FRAGMENT TEKSTU:
----------------------------------------
KryptoZoo
https://www.kryptozoologia.pl/forum/

Potwór z Jeziora Czany pożerający ludzi
https://www.kryptozoologia.pl/forum/viewtopic.php?f=40&t=2333
Strona 1 z 1

Autor:  Pawel [ 13 Lip 2010, 11:56 ]
Temat postu:  Potwór z Jeziora Czany pożerający ludzi

http://wiadomosci.onet.pl/2196667,69,po ... ,item.html

Autor:  dopler [ 13 Lip 2010, 13:23 ]
Temat postu:  Re: Potwór z Jeziora Czany pożerający ludzi

No cóż, mamy sezon ogórkowy więc takich "sensacji" będzie się coraz więcej. Pewnie niedługo ktoś zobaczy Yeti na zboczach Giewontu, a inni (powołując się na relacje wiarygodnych, anonimowych świadków) będą dowodzić istnienia dinozaurów w ... powiedzmy Australii. Są to tzw. potwory letnie :-)
----------------------------------------
WYCIĄG DANYCH:
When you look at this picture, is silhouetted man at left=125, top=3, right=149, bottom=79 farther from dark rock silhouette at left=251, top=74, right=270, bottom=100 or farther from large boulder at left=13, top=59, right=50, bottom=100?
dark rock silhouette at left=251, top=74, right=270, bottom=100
----------------------------------------
ZADANIA PISEMNE:
• 1. Proszę przytoczyć dosłownie z tekstu o potworze z Jeziora Czany wszystko od słów „Autor:  dopler [ 13” w dół aż po słowa „potwory letnie :-)”.
• 2. Proszę dopisać dalszy ciąg tekstu o potworze z Jeziora Czany, zaczynając bezpośrednio po jego ostatnim zdaniu.

OCZEKIWANE ODPOWIEDZI:
• 1.
Autor:  dopler [ 13 Lip 2010, 13:23 ]
Temat postu:  Re: Potwór z Jeziora Czany pożerający ludzi

No cóż, mamy sezon ogórkowy więc takich "sensacji" będzie się coraz więcej. Pewnie niedługo ktoś zobaczy Yeti na zboczach Giewontu, a inni (powołując się na relacje wiarygodnych, anonimowych świadków) będą dowodzić istnienia dinozaurów w ... powiedzmy Australii. Są to tzw. potwory letnie :-)

• 2.
Autor:  Pawel [ 13 Lip 2010, 17:24 ]
Temat postu:  Re: Potwór z Jeziora Czany pożerający ludzi

Była taka książka- Poczet Potworów Letnich ;)

Autor:  dopler [ 13 Lip 2010, 17:58 ]
Temat postu:  Re: Potwór z Jeziora Czany pożerający ludzi

Polecam tą lekturę, tak do poczytania pod namiot :-)

Autor:  Arek [ 14 Lip 2010, 04:13 ]
Temat postu:  Re: Potwór z Jeziora Czany pożerający ludzi

Na tym zdjęciu które pokazał FN widzę jednak ptaka a nie potwora, ciekawe jednak są opwieści ludzi, kto to wie ile w tym prawdy

Autor:  Ariena [ 16 Lip 2010, 18:18 ]
Temat postu:  Re: Potwór z Jeziora Czany pożerający ludzi

Heh, nie dość, że wygląda jak ptak to do tego nie wiadomo co to jest w ogóle za zdjęcie. Nawet nie jest podpisane, w artykule nie ma żadnej wzmianki o zdjęciu. Pewnie w ogóle nie jest zrobione przy tym jeziorze. I dlatego właśnie nie ma co wierzyć FN...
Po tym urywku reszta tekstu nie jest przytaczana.